Josie is a maltipoo. Her coat is pretty curly so I keep her fairly short (about an inch all over) to cut down on mats. I also abandoned the whole topknot idea a long time ago because I'm too much of a perfectionist to have my dog running around looking all "raggamuffin-y."

Initially, Lisa (my fabulous groomer) was leaving her "visor" a lot longer, but I thought she looked too much like a Bichon. Since then, I've had her shorten up the visor so I don't have to beat people up when they say, "Oh what a cute little Bichon!" I like her ears short because it keeps her looking like a puppy.
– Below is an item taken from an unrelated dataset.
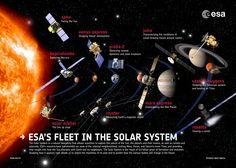 Flota de sondas espaciales de la ESA en 2013. Imagen: ESA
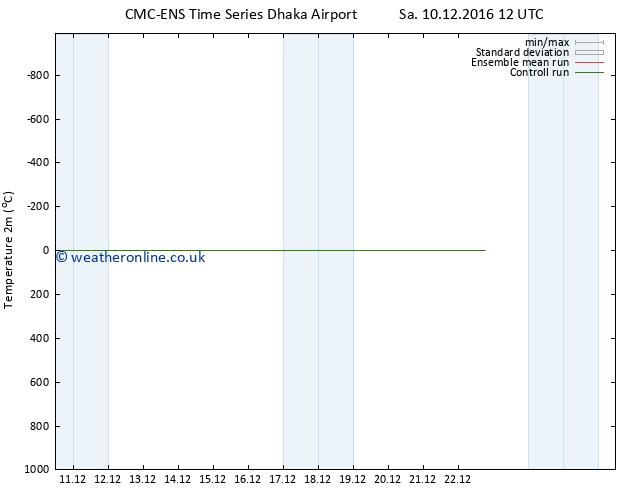 Temperature (2m) CMC TS Su 18.12.2016 12 GMT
Lisa also trims some of the hair around the base of her tail, rather than leaving it all long, because Josie wags so much she was getting really matted there. In my siggy pic you can see her head well, I don't have any recent body pics, but she's just about an inch all over and her tail is longer.


----------



## bruinkoala (Aug 18, 2005)

Both Bruno and Mocha are a 1/4 poodle. For Bruno, I get a 3/4 cut all around, face rounded, and ears and tail trim (I love his ears and tail long). I really like this cut especially during summer (I live in AZ!!!) - it's not too short but short enough for the summer months.


----------



## kustomkanine (Sep 21, 2006)

I just got a Maltipoo and cut him pretty short, a puppy-cut just like my Maltese. Seems to work pretty good. Did you know that Maltipoo's and other hybrid Maltese dogs are getting more popular? Check out this list of all the Maltese mix dogs there are.


----------



## Cosy (Feb 9, 2006)

I think of Cosy's cut as a modified poodle cut even though she's
pure maltese. Here's a pic of her. I cut the body very short and
leave the legs, head and tail longer. Right now I have her with
the legs a bit shorter but still longer than the torso.
[attachment=26451:blueharness1.jpg]


----------



## kcalbat (Mar 13, 2007)

> I just got a Maltipoo and cut him pretty short, a puppy-cut just like my Maltese. Seems to work pretty good. Did you know that Maltipoo's and other hybrid Maltese dogs are getting more popular? Check out this list of all the Maltese mix dogs there are.[/B]


Unfortunately they are, arent they? I did a Petfinder search on Standard Poodles needing homes in my area and out of 25 listed on the first page, 22 were "Labradoodles" . 

There are too many dogs out there being PTS everyday for people to continue breeding other than the sole purpose of breed preservation. That is, purebreds. Out of how many the AKC and UKC recognize I dont think we need anymore, expecially these first generation crosses of no purpose other than the breeders to make money. (btw, love all dogs regardless of breed, just not unethical breeders)

My example wasnt really Maltese related, and this post a bit off topic....but I just wanted to share.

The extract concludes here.